Since 2019, the additive manufacturing industry has ridden a proverbial rollercoaster that hasn’t quite returned to the station. Two years beyond record-breaking investment and acquisition activity and a year into global recessionary concerns, additive manufacturing may be ready for one more climb. Revisiting the best financial leading indicators available will tell if that climb will be realistic and, for some, sustainable.
In high-growth technologies or industries, equity financial transactions are typically announced publicly and often include dollar amounts. When taken in aggregate, these investments and acquisitions reflect the sector’s collective entrepreneurial activity and the interest levels from financial and corporate strategic investors. For acquisition announcements, changes in ownership represent corporate interests in a technology’s future and corresponding supply chain implications. These data and trends illustrate a challenging 2023 and indicate the need for a more methodical and focused approach to growth for companies in additive manufacturing.
Additive Manufacturing Minority Investments
Investments in additive manufacturing are categorized by four groups separated by value chain position as well as technology.
Core investments represent developers across AM processes, 3D printers, and post-processing equipment alongside 3D printing service providers, online marketplaces, and other hardware technology enablers.
Applications companies include specialized service companies focused on a particular industry or product class, such as heat exchangers, consumer goods, or medical implants.
Materials investments cover materials suppliers, formulators, and developers.
Software includes companies with a specialization in additive manufacturing software across the computer-aided design, engineering, or manufacturing workflow.
(Note: All investment and M&A data excludes biological, construction, food, and desktop consumer-focused 3D printing companies.)
Global venture capital investment in additive manufacturing companies has decreased 44% from its $1.99 billion peak in 2022 to $1.11 billion in 2023. Since 2019, the $1.11 billion represents a 5.5% five-year compounded annual growth rate, which does little to capture the disproportionate decrease and subsequent investment excesses resulting from the global COVID-19 pandemic.
More notable for 2023 than the 44% drop due to changing investor sentiment across the investment landscape was the $579 million in applications investments. The 12 application deals in 2023 represented 21% of all deals and 56% of all dollars compared to the 22 application deals in 2022 with 28% and 33%, respectively. The 2023 data reinforces the investment trend observed the prior year: Applications matter.
Investors continue to focus on product-market fit opportunities with specialization and the promise of services at scale. Notable service business model companies that raised significant funding in 2023 include Divergent, Freeform, Seurat Technologies, Arris Composites, Alloy Enterprises, and Zeda. Furthermore, nearly all these companies have developed technologies or processes that help them offer differentiated manufacturing services.
Average investment size decreased to $23 million for 2023, down nearly 15% despite large investments into Seurat Technologies, Divergent, and Ursa Major.
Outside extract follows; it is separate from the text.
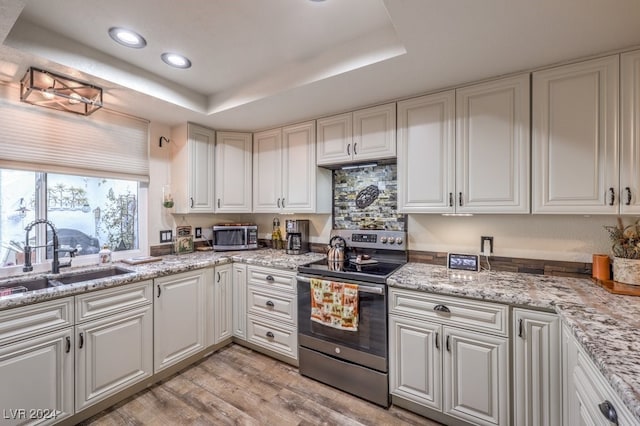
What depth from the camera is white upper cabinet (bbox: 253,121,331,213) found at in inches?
109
This decrease in the average is in line with fewer large investments in 2023 compared to an overexuberant 2021-2022 and also in line with publicly traded company values decreasing in 2022-2023.
Additive Manufacturing Mergers and Acquisitions
Mergers and acquisitions involving companies working in part or whole with additive manufacturing decreased from the 2021 high of 66 down to 41 transactions for 2022 and further to 24 transactions in 2023. The significant slowdown in M&A activity reflects the increased cost of capital due to rising interest rates alongside recessionary concerns and geopolitical uncertainty.
Looking at 2019 and 2020 as a basis, 2023 M&A activity should be viewed as typical for an industry that continues to add more new companies than the combination of consolidation and bankruptcy. The company types acquired in 2023 were also typical with nearly equal numbers of service businesses and technology businesses joining larger entities.
In light of 2023 activity, additive manufacturing remains a growth industry with double-digit year-over-year growth rates. While 2023’s venture investments trended down, the application focus was reaffirmed and retains some of the industry’s currently overshadowed successes. Similarly, stepping back to pre-pandemic M&A activity and taking stock of the low publicly traded company valuations should feel like a return to business fundamentals.
The AM roller coaster’s loops and turns appear to be coming to an end as the industry finally approaches the station, where a stable foundation awaits application companies and service business.